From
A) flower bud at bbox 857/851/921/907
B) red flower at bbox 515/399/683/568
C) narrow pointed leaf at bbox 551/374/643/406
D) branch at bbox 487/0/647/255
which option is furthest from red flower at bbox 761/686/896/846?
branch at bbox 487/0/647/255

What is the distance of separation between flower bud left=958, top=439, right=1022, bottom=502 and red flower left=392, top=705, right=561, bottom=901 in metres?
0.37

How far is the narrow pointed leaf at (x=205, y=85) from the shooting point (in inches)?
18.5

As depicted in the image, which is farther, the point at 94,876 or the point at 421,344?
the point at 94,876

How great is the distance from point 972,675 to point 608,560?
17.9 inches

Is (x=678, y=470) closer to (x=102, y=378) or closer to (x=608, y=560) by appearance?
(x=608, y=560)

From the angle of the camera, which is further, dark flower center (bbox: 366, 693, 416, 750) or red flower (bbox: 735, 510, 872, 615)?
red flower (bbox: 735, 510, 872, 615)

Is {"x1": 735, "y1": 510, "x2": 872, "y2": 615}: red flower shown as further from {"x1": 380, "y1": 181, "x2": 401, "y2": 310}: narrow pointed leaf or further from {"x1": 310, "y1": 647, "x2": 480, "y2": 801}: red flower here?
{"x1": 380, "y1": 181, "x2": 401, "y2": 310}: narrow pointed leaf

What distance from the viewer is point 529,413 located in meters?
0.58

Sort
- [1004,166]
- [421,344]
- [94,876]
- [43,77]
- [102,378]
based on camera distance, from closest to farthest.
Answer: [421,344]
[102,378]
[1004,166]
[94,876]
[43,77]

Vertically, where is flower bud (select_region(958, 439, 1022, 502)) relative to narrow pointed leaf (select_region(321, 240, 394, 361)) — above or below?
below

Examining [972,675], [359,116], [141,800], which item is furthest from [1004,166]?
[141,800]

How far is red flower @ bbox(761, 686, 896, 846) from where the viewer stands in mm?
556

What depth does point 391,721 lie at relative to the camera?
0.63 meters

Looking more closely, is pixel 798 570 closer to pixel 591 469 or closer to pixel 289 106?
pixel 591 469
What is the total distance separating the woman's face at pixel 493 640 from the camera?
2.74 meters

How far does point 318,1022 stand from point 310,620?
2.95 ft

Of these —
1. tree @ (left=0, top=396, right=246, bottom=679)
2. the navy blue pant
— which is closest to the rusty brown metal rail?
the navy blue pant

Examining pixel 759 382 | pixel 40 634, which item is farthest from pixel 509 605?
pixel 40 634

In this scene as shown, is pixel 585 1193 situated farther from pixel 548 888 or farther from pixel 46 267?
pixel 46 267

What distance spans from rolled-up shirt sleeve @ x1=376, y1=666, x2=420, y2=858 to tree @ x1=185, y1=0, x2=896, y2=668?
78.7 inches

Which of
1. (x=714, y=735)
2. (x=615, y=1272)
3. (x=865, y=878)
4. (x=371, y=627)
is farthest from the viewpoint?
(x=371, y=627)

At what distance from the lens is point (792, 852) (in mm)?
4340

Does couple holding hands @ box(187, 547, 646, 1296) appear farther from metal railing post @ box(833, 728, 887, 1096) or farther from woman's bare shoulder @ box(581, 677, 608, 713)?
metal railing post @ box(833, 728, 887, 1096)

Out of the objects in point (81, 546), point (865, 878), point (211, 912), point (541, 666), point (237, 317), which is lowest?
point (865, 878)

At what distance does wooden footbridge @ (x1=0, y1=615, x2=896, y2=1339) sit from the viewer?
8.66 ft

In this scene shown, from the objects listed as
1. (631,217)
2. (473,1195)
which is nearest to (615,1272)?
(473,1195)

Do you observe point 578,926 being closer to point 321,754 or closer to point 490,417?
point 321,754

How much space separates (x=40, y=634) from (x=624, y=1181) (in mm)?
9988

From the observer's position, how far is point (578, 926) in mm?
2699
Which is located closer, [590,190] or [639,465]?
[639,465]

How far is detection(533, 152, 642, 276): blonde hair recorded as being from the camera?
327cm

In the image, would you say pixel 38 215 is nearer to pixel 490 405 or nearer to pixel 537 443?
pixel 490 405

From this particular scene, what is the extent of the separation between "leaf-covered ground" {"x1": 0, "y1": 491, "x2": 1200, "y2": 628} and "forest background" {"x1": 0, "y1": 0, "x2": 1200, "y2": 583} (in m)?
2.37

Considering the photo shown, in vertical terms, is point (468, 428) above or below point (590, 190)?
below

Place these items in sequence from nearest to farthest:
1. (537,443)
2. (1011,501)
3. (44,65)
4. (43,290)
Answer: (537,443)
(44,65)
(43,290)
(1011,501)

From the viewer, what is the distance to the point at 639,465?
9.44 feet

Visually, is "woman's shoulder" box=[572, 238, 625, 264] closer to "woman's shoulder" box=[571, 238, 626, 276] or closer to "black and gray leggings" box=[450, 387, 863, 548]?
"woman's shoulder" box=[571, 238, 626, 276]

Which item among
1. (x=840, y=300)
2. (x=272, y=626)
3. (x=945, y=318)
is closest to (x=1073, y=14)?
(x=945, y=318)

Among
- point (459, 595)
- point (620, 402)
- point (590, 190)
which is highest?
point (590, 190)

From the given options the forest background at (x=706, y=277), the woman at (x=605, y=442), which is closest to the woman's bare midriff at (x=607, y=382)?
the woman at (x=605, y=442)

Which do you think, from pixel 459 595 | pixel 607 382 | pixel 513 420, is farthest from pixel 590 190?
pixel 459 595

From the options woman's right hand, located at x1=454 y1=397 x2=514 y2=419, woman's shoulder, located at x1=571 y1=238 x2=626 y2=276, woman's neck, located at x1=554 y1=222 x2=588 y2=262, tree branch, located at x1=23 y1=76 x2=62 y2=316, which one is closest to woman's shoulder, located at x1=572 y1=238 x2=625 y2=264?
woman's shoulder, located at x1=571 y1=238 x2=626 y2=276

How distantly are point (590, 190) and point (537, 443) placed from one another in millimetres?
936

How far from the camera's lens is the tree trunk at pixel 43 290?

Written problem - Copy all of the items above word for word.

Full output -
From
A) flower bud at bbox 857/851/921/907
B) red flower at bbox 515/399/683/568
C) narrow pointed leaf at bbox 551/374/643/406
D) branch at bbox 487/0/647/255
which option is furthest from red flower at bbox 761/686/896/846?
branch at bbox 487/0/647/255

What is the distance of separation between flower bud left=958, top=439, right=1022, bottom=502 and red flower left=392, top=705, right=561, bottom=901 in metres?
0.37

How far is the narrow pointed leaf at (x=205, y=85) from the shooting point (in inches)?
18.5

As depicted in the image, which is farther, the point at 94,876 or the point at 421,344?
the point at 94,876

How great is the distance from point 972,675 to point 608,560?
17.9 inches

Is (x=678, y=470) closer to (x=102, y=378) or closer to (x=608, y=560) by appearance?
(x=608, y=560)

From the angle of the camera, which is further, dark flower center (bbox: 366, 693, 416, 750) or red flower (bbox: 735, 510, 872, 615)?
red flower (bbox: 735, 510, 872, 615)

Is {"x1": 735, "y1": 510, "x2": 872, "y2": 615}: red flower shown as further from {"x1": 380, "y1": 181, "x2": 401, "y2": 310}: narrow pointed leaf or further from {"x1": 310, "y1": 647, "x2": 480, "y2": 801}: red flower here?
{"x1": 380, "y1": 181, "x2": 401, "y2": 310}: narrow pointed leaf

What distance from the viewer is point 529,413 located in meters?
0.58

Sort
- [1004,166]
- [421,344]
- [94,876]
- [43,77]
- [102,378]
based on camera distance, from closest to farthest.
Answer: [421,344]
[102,378]
[1004,166]
[94,876]
[43,77]

Vertically, where is flower bud (select_region(958, 439, 1022, 502)) relative to narrow pointed leaf (select_region(321, 240, 394, 361)) — above or below?
below

Examining [972,675], [359,116], [141,800], which item is furthest from [1004,166]?
[141,800]

How far is red flower @ bbox(761, 686, 896, 846) from where the viewer stands in mm?
556

What depth does point 391,721 lie at relative to the camera?
0.63 meters

Looking more closely, is pixel 798 570 closer to pixel 591 469 or closer to pixel 289 106?
pixel 591 469
What is the total distance separating the woman's face at pixel 493 640 from the camera?
2.74 meters

How far does point 318,1022 stand from point 310,620?
2.95 ft

Of these —
1. tree @ (left=0, top=396, right=246, bottom=679)
2. the navy blue pant
— which is closest to the rusty brown metal rail?
the navy blue pant

Examining pixel 759 382 | pixel 40 634, which item is farthest from pixel 509 605?
pixel 40 634

In this scene as shown, is pixel 585 1193 situated farther from pixel 548 888 or farther from pixel 46 267?
pixel 46 267

What distance spans from rolled-up shirt sleeve @ x1=376, y1=666, x2=420, y2=858 to tree @ x1=185, y1=0, x2=896, y2=668?
78.7 inches

Which of
1. (x=714, y=735)
2. (x=615, y=1272)
3. (x=865, y=878)
4. (x=371, y=627)
is farthest from the viewpoint?
(x=371, y=627)

At what distance from the lens is point (792, 852) (in mm)?
4340

Does couple holding hands @ box(187, 547, 646, 1296) appear farther from metal railing post @ box(833, 728, 887, 1096) or farther from woman's bare shoulder @ box(581, 677, 608, 713)?
metal railing post @ box(833, 728, 887, 1096)

Out of the objects in point (81, 546), point (865, 878), point (211, 912), point (541, 666), point (237, 317), which is lowest?
point (865, 878)

At what distance does wooden footbridge @ (x1=0, y1=615, x2=896, y2=1339) sit from the viewer?
8.66 ft

In this scene shown, from the objects listed as
1. (631,217)
2. (473,1195)
which is nearest to (615,1272)?
(473,1195)

Do you observe point 578,926 being closer to point 321,754 or closer to point 490,417?
point 321,754

How much space separates (x=40, y=634) from (x=624, y=1181) (in mm)?
9988

From the observer's position, how far is point (578, 926) in mm?
2699
Which is located closer, [590,190] or [639,465]?
[639,465]

How far is detection(533, 152, 642, 276): blonde hair recorded as being from the camera?
327cm

In the image, would you say pixel 38 215 is nearer to pixel 490 405 or nearer to pixel 537 443?
pixel 490 405

From this particular scene, what is the extent of the separation between "leaf-covered ground" {"x1": 0, "y1": 491, "x2": 1200, "y2": 628} and "forest background" {"x1": 0, "y1": 0, "x2": 1200, "y2": 583} (in m)?
2.37

Considering the photo shown, in vertical terms, is point (468, 428) above or below point (590, 190)?
below

Place these items in sequence from nearest to farthest:
1. (537,443)
2. (1011,501)
3. (44,65)
4. (43,290)
Answer: (537,443)
(44,65)
(43,290)
(1011,501)

From the viewer, what is the distance to the point at 639,465?
9.44 feet

Visually, is "woman's shoulder" box=[572, 238, 625, 264] closer to "woman's shoulder" box=[571, 238, 626, 276] or closer to "black and gray leggings" box=[450, 387, 863, 548]?
"woman's shoulder" box=[571, 238, 626, 276]

Which item among
1. (x=840, y=300)
2. (x=272, y=626)
3. (x=945, y=318)
is closest to (x=1073, y=14)?
(x=945, y=318)

Among
- point (459, 595)
- point (620, 402)
- point (590, 190)
which is highest?
point (590, 190)

From the given options the forest background at (x=706, y=277), the woman at (x=605, y=442), which is closest to the woman's bare midriff at (x=607, y=382)?
the woman at (x=605, y=442)

Which do you think, from pixel 459 595 | pixel 607 382 | pixel 513 420, is farthest from pixel 590 190?
pixel 459 595

From the options woman's right hand, located at x1=454 y1=397 x2=514 y2=419, woman's shoulder, located at x1=571 y1=238 x2=626 y2=276, woman's neck, located at x1=554 y1=222 x2=588 y2=262, tree branch, located at x1=23 y1=76 x2=62 y2=316, which one is closest to woman's shoulder, located at x1=572 y1=238 x2=625 y2=264?
woman's shoulder, located at x1=571 y1=238 x2=626 y2=276

How distantly are point (590, 190) and point (537, 443) placed from one another in millimetres?
936

How far from the camera's lens is the tree trunk at pixel 43 290?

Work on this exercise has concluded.